*Problem to solve*
In the data listing, starting at the line that contains "Of the two, the" and continuing through the end of the listing, replace "appears nearest" with "appears closest" and keep everything else unchanged. Reproduce only those lines, and omit any pictures.

[start Information provided]

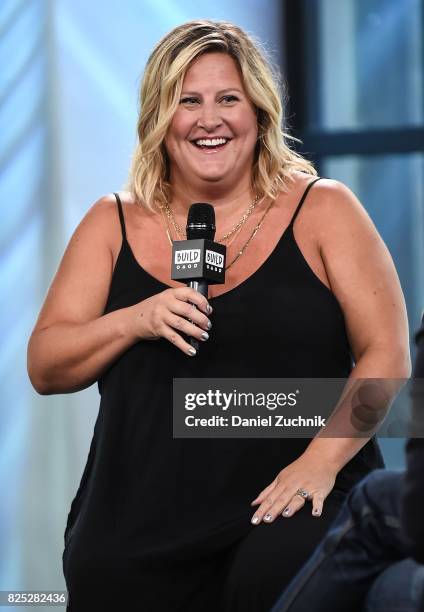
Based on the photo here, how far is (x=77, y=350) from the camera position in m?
2.45

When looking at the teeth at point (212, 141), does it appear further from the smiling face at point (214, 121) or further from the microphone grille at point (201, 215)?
the microphone grille at point (201, 215)

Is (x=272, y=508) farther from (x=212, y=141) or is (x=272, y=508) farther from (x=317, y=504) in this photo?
(x=212, y=141)

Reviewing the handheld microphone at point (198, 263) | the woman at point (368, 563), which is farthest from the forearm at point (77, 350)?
the woman at point (368, 563)

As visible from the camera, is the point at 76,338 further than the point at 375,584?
Yes

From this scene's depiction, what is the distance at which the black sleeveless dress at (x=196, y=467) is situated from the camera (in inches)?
86.9

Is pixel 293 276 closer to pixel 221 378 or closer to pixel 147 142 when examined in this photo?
pixel 221 378

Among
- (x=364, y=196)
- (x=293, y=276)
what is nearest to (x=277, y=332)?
(x=293, y=276)

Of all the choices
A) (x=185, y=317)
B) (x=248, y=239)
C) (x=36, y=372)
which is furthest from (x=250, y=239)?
(x=36, y=372)

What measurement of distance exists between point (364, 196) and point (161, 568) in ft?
9.43

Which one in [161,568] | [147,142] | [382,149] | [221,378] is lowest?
[161,568]

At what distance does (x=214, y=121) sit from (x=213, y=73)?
0.38 feet

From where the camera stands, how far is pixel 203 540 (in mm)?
2203

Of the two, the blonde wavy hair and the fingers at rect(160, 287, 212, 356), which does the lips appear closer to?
the blonde wavy hair

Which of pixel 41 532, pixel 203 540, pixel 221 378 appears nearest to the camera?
pixel 203 540
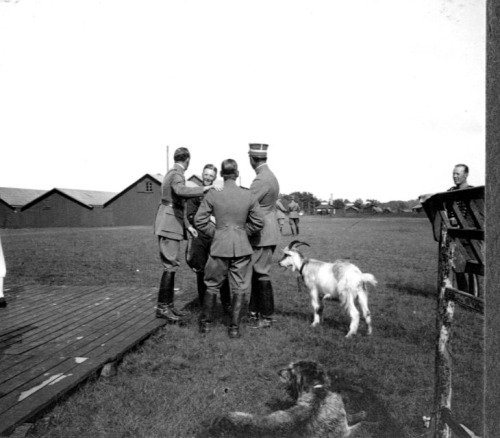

[end Information provided]

*Result*
Of the two, the blonde wavy hair and the fingers at rect(160, 287, 212, 356), which does the lips appear closer to?
the blonde wavy hair

Which of pixel 41 532, pixel 203 540, pixel 221 378 appears closest to the camera?
pixel 203 540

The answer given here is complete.